As an afterthought and as commented to John, would there be a place to employ std::common_type in the calculation as the input and output types may differ? This is a bit of hand-waving and more like learning techniques and libraries. A form of code kata, if you will.

Edit 2

Now, there's one option to make the loops faster, explained in blog writing How to process a STL vector using SSE code by a blogger theowl84. The code uses __m128 directly, but I wonder if there's something in DirectXMath library too.

Edit 3

Now, after writing some concrete code, I found std::accumulate wouldn't get me far. Or at least I couldn't find a way to do the [indices[i + 1] part in matrix[indices[i]][indices[i + 1]]; in a neat way, as std::accumulate itself gives access to only the current value and the sum. In that light, it looks like novelocrat's approach would be the most fruitful one.

DeadMG proposed using parallel_reduce with associativity caveats, further commented by novelocrat. I didn't go about seeing if I could use parallel_reduce, as the interface looked somewhat cumbersome for quick trying. Other than that, even though my code executes serially, it would suffer from the same floating some issues as the parallel reduction version. Though the parallel version would/could be (much) more unpredictable with than serial version, I think.

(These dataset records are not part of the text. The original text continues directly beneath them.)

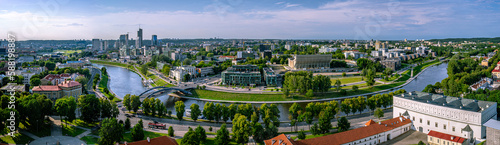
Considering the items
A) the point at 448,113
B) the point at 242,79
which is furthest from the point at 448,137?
the point at 242,79

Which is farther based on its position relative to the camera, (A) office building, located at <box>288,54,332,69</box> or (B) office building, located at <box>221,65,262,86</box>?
(A) office building, located at <box>288,54,332,69</box>

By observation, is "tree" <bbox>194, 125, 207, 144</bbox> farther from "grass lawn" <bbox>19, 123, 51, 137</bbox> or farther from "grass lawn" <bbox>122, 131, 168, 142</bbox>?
"grass lawn" <bbox>19, 123, 51, 137</bbox>

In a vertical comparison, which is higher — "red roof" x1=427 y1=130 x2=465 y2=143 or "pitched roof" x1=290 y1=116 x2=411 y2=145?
"pitched roof" x1=290 y1=116 x2=411 y2=145

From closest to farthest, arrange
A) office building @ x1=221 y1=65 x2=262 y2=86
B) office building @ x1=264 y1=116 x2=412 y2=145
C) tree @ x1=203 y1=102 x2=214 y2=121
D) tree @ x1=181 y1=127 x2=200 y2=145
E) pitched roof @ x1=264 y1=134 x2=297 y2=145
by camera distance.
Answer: pitched roof @ x1=264 y1=134 x2=297 y2=145 → office building @ x1=264 y1=116 x2=412 y2=145 → tree @ x1=181 y1=127 x2=200 y2=145 → tree @ x1=203 y1=102 x2=214 y2=121 → office building @ x1=221 y1=65 x2=262 y2=86

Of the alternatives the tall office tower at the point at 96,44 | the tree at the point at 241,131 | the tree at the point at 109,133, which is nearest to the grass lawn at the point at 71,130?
the tree at the point at 109,133

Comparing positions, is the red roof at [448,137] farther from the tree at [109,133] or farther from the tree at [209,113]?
the tree at [109,133]

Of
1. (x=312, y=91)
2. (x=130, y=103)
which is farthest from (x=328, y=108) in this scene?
(x=130, y=103)

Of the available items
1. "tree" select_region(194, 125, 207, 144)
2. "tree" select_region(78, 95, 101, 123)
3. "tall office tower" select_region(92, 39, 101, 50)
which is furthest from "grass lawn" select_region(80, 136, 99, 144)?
"tall office tower" select_region(92, 39, 101, 50)
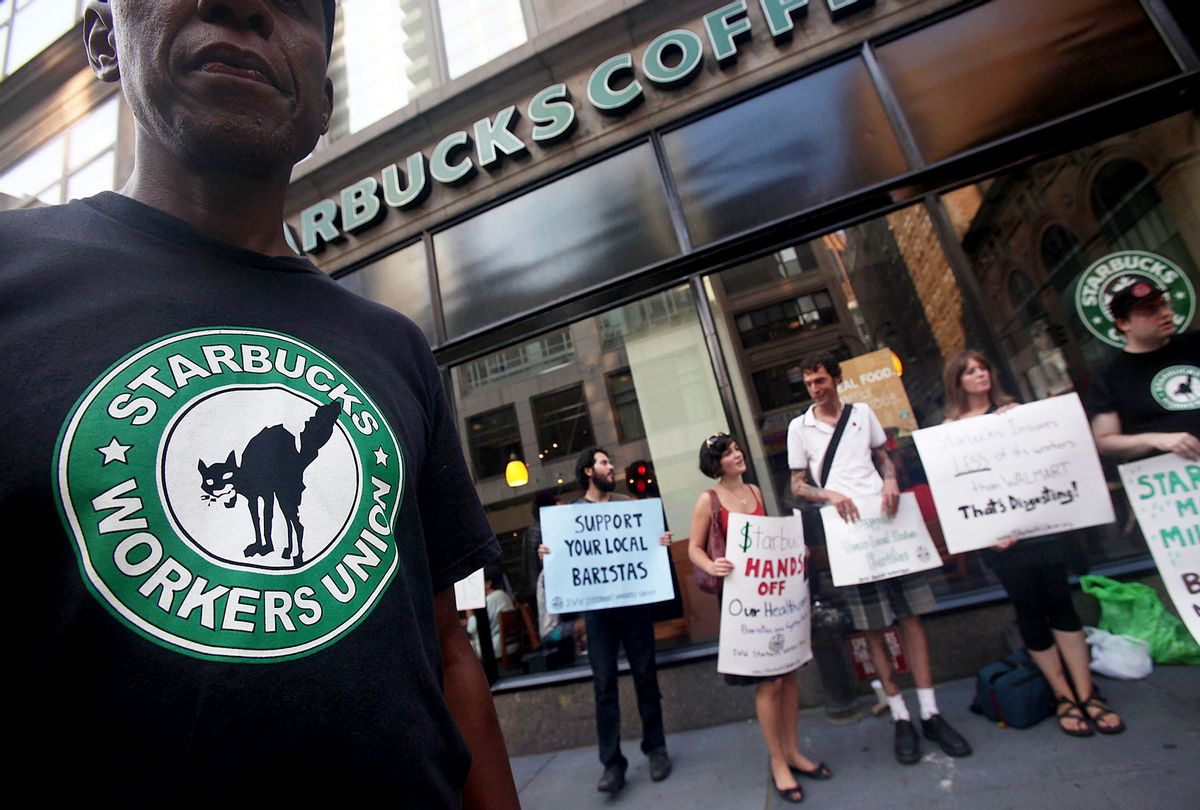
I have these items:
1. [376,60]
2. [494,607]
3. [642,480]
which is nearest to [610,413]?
[642,480]

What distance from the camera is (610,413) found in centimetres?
615

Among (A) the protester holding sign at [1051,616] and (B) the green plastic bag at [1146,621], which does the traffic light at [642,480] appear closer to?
(A) the protester holding sign at [1051,616]

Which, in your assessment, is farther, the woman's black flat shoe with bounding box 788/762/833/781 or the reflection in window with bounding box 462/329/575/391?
the reflection in window with bounding box 462/329/575/391

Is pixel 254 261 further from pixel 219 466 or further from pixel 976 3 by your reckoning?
pixel 976 3

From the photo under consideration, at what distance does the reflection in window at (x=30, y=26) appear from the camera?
10852mm

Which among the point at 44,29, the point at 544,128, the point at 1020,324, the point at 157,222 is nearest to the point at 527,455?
the point at 544,128

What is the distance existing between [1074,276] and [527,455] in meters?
5.45

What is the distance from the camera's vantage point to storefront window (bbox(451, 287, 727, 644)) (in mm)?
5785

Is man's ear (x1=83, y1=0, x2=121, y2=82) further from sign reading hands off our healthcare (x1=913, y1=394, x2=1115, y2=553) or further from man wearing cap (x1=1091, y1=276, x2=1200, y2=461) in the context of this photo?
man wearing cap (x1=1091, y1=276, x2=1200, y2=461)

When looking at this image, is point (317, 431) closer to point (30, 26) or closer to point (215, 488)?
point (215, 488)

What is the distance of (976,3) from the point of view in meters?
5.23

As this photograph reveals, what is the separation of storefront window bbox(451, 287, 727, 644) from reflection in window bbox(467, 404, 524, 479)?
0.01 m

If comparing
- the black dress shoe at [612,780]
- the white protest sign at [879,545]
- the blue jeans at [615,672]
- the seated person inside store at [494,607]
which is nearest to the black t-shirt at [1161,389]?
the white protest sign at [879,545]

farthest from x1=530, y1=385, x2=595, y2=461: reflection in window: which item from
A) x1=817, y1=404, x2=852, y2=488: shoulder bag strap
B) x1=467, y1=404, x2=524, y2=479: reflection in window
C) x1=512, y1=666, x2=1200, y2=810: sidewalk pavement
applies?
x1=512, y1=666, x2=1200, y2=810: sidewalk pavement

This goes somewhat tangential, but it may be of interest to some stumbling here, and to those of whom have read this far, may be (very) interested on article Wandering Precision in The NAG blog, which details some intricanciens even introduced by hardware instruction re-ordering! Then there are some ruminations about this very issue in distributed setting in #AltDevBlogADay Synchronous RTS Engines and a Tale of Desyncs. Also, ACCU (the general mailing list is excellent, by the way, and it's free to join) features several articles (e.g. this) on floating point accuracy. A tangential to tangential, I found Fernando Cacciola's Robustness issues in geometric computing to be a good article to read, originally from ACCU mailing list.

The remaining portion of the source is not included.